There Is No Escape #2

broken-magic-wandBeatie was small for her age and wore thick glasses. Her dark hair was naturally untidy, and her clothes didn’t fit. Instead they hung from her small frame and seemed to shout “charity shop” to the cruel hordes of eleven-year-olds that comprised her class at school. No one wanted to be her friend, so she stuck to her books, stories about dragons and fairies and goblin treasure. One day in June, right before the end of the school term, she was walking home with her nose in the pages of a book about magical rings, when she hooked her toe on a jagged piece of paving stone. She braced herself for a hard fall on the coarse surface but instead fell atop a soft, velvet cushion, purple with gold trim, where none had been before. She squeaked with surprise and jumped to her feet just in time to lock eyes with a boy at the end of the street. She recognized him from school. He also kept to himself and had a scar on his forehead that you could see if you caught him at the right angle. Beatie looked back at her feet to see that the pillow had vanished. And so had the boy. When she got home, her mother feebly asked her about her day. She mumbled that it was fine and retreated to her small room, little more than a closet, at the back of the house. The following day, the year six students were dismissed at midday. It was the start of summer holiday, and Beatie looked around the crowd of children kicking footballs and listening to music from portable cassette players for the boy with the green eyes and the scar. Suddenly the crowd parted and she saw him, standing alone by the corner of the school library. He looked at her and smiled sadly. The two began to move deliberately towards one another when a shout rang out, causing the boy to start. “Oy, you! You’re dead!” A pudgy, pink-faced brute with a prominent cowlick lumbered towards the pale boy who took off running around the library.

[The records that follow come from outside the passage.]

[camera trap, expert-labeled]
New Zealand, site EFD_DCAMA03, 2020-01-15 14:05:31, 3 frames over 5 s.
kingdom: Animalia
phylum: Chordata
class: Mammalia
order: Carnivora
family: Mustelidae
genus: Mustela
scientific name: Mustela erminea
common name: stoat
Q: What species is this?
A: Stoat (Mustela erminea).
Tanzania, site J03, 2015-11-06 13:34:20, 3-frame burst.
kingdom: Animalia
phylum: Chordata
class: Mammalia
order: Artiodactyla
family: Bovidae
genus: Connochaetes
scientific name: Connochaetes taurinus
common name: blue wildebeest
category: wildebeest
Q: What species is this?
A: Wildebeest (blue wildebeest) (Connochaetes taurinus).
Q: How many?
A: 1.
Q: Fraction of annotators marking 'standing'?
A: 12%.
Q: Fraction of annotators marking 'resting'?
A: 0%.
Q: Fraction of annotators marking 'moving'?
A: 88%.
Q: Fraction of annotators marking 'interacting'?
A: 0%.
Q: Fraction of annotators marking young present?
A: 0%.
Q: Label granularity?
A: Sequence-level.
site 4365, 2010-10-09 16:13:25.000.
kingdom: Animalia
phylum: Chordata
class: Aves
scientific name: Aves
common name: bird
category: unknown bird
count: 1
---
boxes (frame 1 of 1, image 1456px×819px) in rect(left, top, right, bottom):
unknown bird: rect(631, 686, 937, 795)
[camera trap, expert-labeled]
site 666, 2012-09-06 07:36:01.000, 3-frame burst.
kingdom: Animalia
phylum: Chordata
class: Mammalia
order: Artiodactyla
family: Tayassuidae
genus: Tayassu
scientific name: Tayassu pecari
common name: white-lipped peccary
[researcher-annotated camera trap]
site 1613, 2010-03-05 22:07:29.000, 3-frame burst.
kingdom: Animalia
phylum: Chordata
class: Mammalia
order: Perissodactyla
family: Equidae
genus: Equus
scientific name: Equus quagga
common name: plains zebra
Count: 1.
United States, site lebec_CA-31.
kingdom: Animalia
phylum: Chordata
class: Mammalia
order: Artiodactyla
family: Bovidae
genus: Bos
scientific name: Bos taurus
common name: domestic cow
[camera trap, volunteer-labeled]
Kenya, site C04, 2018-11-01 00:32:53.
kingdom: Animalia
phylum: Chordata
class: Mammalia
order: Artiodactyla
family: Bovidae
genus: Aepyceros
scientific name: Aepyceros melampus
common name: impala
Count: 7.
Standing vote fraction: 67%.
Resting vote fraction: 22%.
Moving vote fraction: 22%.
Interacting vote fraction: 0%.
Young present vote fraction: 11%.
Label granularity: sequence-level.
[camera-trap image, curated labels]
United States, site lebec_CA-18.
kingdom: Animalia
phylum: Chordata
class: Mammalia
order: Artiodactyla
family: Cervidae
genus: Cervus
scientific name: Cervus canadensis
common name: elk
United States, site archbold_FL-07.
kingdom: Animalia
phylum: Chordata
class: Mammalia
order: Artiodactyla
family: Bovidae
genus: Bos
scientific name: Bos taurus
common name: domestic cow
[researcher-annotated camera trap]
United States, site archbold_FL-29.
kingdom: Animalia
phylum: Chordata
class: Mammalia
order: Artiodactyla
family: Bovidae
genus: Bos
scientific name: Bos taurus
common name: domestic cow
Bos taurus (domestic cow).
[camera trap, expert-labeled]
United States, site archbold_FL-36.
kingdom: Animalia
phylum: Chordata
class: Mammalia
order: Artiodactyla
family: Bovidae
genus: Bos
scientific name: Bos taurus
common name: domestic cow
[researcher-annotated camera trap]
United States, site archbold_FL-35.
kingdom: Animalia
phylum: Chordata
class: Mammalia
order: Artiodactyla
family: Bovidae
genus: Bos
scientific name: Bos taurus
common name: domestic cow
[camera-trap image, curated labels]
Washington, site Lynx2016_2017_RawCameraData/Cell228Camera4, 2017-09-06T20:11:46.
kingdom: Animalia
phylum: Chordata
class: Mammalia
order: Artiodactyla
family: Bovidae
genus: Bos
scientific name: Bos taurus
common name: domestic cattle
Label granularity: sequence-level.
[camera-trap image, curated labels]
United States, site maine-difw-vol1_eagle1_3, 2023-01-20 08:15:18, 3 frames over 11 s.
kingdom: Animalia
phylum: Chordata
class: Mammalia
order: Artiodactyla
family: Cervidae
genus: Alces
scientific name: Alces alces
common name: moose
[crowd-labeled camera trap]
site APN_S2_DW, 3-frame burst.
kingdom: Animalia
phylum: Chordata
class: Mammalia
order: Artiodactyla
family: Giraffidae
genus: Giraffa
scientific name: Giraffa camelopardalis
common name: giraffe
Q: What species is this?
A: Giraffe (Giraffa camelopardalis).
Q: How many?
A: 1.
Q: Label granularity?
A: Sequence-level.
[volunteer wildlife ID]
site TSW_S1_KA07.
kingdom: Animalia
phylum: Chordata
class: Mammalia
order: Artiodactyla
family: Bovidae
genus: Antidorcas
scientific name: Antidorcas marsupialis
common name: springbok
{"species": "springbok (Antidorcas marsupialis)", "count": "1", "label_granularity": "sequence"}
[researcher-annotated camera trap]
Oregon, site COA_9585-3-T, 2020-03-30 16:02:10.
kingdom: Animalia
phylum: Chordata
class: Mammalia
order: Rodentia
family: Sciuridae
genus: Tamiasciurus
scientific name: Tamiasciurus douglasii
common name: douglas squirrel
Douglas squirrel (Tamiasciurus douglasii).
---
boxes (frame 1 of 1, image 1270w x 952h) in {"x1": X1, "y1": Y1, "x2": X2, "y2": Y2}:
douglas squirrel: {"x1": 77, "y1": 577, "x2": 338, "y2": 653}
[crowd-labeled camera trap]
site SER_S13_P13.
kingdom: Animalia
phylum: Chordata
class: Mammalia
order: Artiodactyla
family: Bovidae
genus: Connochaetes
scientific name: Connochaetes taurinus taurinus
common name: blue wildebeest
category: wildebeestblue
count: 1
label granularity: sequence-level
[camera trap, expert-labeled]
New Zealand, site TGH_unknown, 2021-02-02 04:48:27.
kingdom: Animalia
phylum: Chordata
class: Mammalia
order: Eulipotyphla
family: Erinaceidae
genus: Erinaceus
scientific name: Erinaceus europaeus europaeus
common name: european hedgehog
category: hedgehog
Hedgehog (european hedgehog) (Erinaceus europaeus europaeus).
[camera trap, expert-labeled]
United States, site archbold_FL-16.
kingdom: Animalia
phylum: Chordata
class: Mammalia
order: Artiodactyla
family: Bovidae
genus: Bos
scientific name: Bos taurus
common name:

That was the last time Beatie ever saw him. Once, a few weeks into the start of year seven, she had seen the pink-faced bully at the local drugstore and had asked him about his skinny cousin, “the boy with the scar.” The fat boy’s mother seemed to condense out of the air in the candy aisle, snatched her son by the back of his shirt, and gave her a cruel, stinging look. Beatie spent the remainder of her school years reading in the small bedroom at the back of her parents’ rental. She was offered a scholarship to a small university nearby, but by then, her father had taken ill, so she went to work in a dress shop. When he died a few years later, Beatie and her mother moved in with an aunt who lived up north. In her thirties, Beatie tried online dating. Her profile read, “Seeking a life of magic and adventure, a partner who is kind, considerate, and brave; not averse to scars; I’ve got my share.” Nothing ever came of it.

There Is No Escape #1

Tornado Outbreak Slams Through OklahomaFantasy puts me in a dark mood. Rabbit holes and wardrobes, obscured bloodlines and secret parentages, otherworldly visitors, ethereal lovers, swords from stones, wands from shops, powers and prophecies that, once discovered, offer a way out – there’s a subtle tragedy in escapism. When we indulge characters who, according to chance or destiny, are lifted out of mundane lives, we must simultaneously acknowledge the untold billions who never will be.

Ebenezer Gale had died with 1200 acres. His was the biggest farm in the territory at the time, but with eleven children, the original homestead had been divided and subdivided over the generations. The Ogburns farmed a 60-acre plot, sorghum and millet, on the southern fringe of what had, since Ebenezer’s day, been incorporated into Muckum County. Joe Ogburn and his wife Bertie (Ebenezer’s granddaughter) had one son, James, who at sixteen had tawny blonde hair and broad shoulders from the long summers threshing alongside his father. The girls who gathered on the porch of Grissom’s Seed & Mercantile had that summer started to pick on James, who they called Jamie-O, for not coming to any of the dances hosted by the Ladies’ Temperance Auxiliary. They prodded him, suggesting that he only had eyes for his Gale cousin, a girl from three farms over who liked small dogs and blue gingham dresses. But they were disappointed when he didn’t rise to their teasing.

James hoped to leave Kansas one day. He was haunted by dreams of eastern cities, where women with golden hair danced in silver shoes. On the road leading east from the Ogburn farm was a tannery and a rail crossing. The yellow phosphate salts that the tanners used spilled across the road where truck drivers, careless or drunk, had hit the rails at speed. The county had installed a green electric crossing signal on the tracks, and as the light lengthened in the evening, James would stand in the farm yard and look eastward. He would hold his eyes open until the wind whipping across the darkening fields caused them to water. Through the tears, he believed he could see a golden road stretching out before him and at its end, a hazy green light, the glow from an emerald city. On this particular evening, the wind out of the east was full of grit and malice and Jamie-O was forced to shut his eyes against it. When he opened them again, the sky had gone green, not the emerald green of the crossing light but a septic, angry shade. Jamie thought he could hear his father shouting but the roar of the wind drowned out all other sound. Jamie watched the black funnel descend from the sky and turned to run towards the house where his father was gesturing wildly from the doorway. The boy never saw the fence post that took his head clean off his shoulders.